[[ Text block, beginning ]]

LGBT themes in speculative fiction include lesbian, gay, bisexual, or transgender (LGBT) themes in science fiction, fantasy, horror fiction and related genres. Such elements may include an LGBT character as the protagonist or a major character, or explorations of sexuality or gender that deviate from the heteronormative.

Science fiction and fantasy have traditionally been puritanical genres aimed at a male readership, and can be more restricted than non-genre literature by their conventions of characterisation and the effect that these conventions have on depictions of sexuality and gender. However, speculative fiction also gives authors and readers the freedom to imagine societies that are different from real-life cultures. This freedom makes speculative fiction a useful means of examining sexual bias, by forcing the reader to reconsider their heteronormative cultural assumptions. It has also been claimed by critics such as Nicola Griffith that LGBT readers identify strongly with the mutants, aliens, and other outsider characters found in speculative fiction.

[[ Text block, end ]]
[[ Study material, beginning ]]

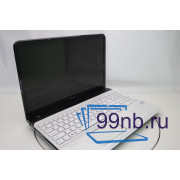 Sony sve151j11v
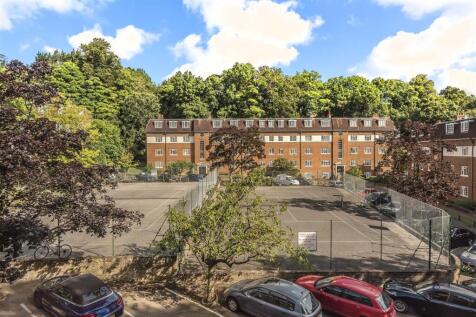 61 Herga Court - View from Flat.jpg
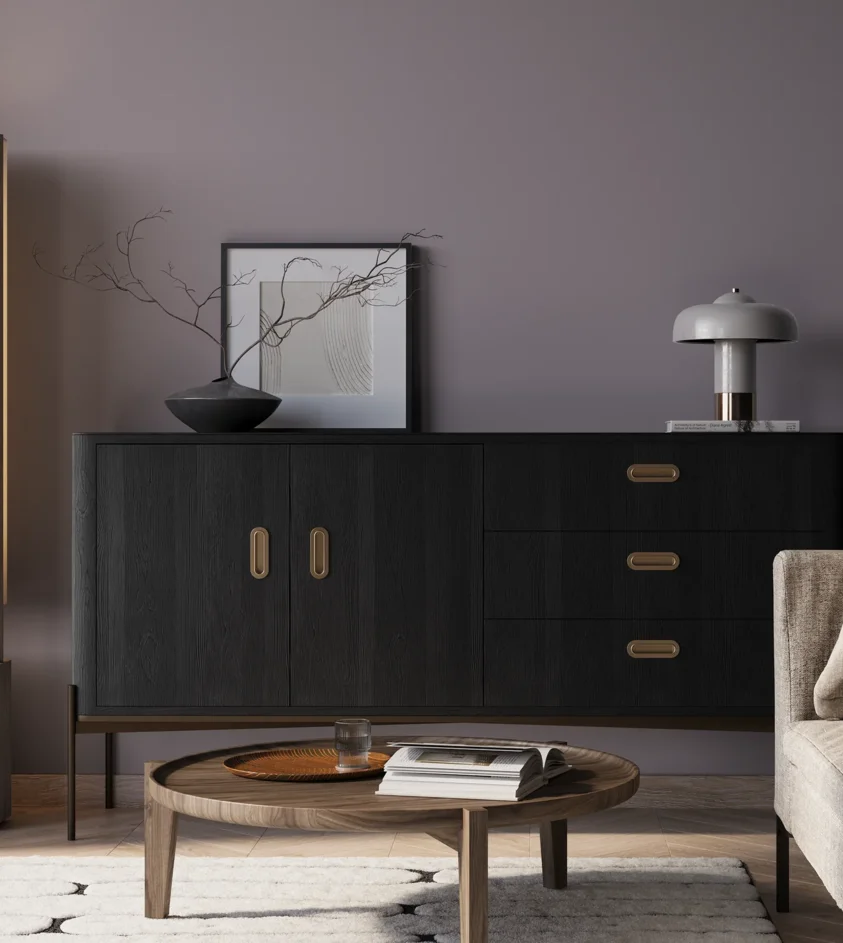 P07_MAGNAT_piaskowy-opal_salon_01_poranek_GREY_S3010-R50B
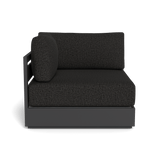 Hayman Corner - Harbour - ShopHarbourOutdoor - HAYM-08C-ALAST-BASIL-COPMID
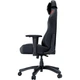 Крісло ігрове Anda Seat Luna Size L / (AD18-44-BR-PV)[78426] - зображення 3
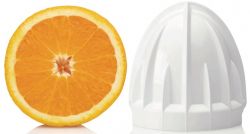 ������������� Gorenje CJ30E - �������� 5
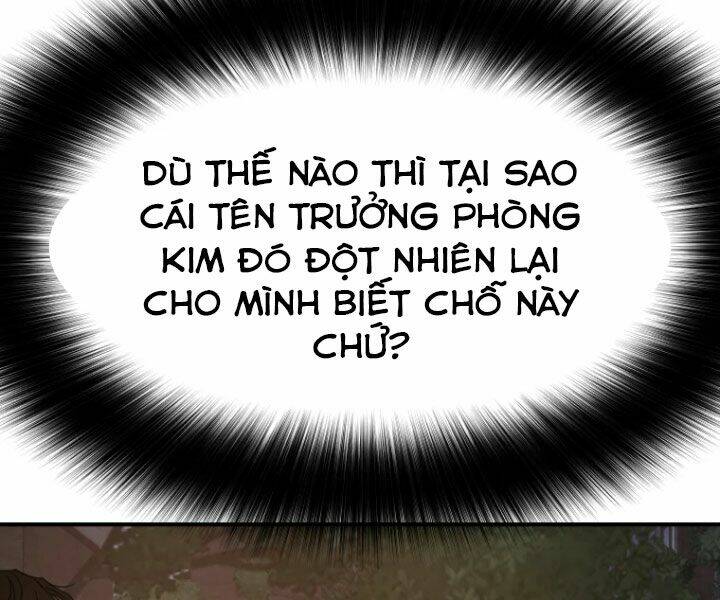 Chapter 31 - Trang 147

[[ Study material, end ]]

• [Exercise instructions]
• 1. Using the passage on LGBT themes in speculative fiction above the rows, write out the part between "Science fiction and" and "in speculative fiction.", inclusive.
• 2. Based on the passage on LGBT themes in speculative fiction that precedes the rows, mark each statement yes or no, and quote the words of the passage that decide it.
(a) Science fiction and fantasy have traditionally been aimed at a male readership.
(b) A critic has claimed that LGBT readers identify strongly with outsider characters such as mutants and aliens.
(c) Speculative fiction is described as reinforcing the reader's heteronormative cultural assumptions.
• 3. Answer from the passage on LGBT themes in speculative fiction found before the rows:
(a) Besides science fiction and fantasy, which genres does the passage name?
(b) According to the passage, what does the freedom to imagine different societies make speculative fiction a useful means of doing?
(c) Which critic does the passage name?

• [Replies]
• 1.
Science fiction and fantasy have traditionally been puritanical genres aimed at a male readership, and can be more restricted than non-genre literature by their conventions of characterisation and the effect that these conventions have on depictions of sexuality and gender. However, speculative fiction also gives authors and readers the freedom to imagine societies that are different from real-life cultures. This freedom makes speculative fiction a useful means of examining sexual bias, by forcing the reader to reconsider their heteronormative cultural assumptions. It has also been claimed by critics such as Nicola Griffith that LGBT readers identify strongly with the mutants, aliens, and other outsider characters found in speculative fiction.

• 2.
(a) Yes: "Science fiction and fantasy have traditionally been puritanical genres aimed at a male readership"
(b) Yes: "It has also been claimed by critics such as Nicola Griffith that LGBT readers identify strongly with the mutants, aliens, and other outsider characters found in speculative fiction."
(c) No: "by forcing the reader to reconsider their heteronormative cultural assumptions"

• 3.
(a) Horror fiction and related genres.
(b) Examining sexual bias.
(c) Nicola Griffith.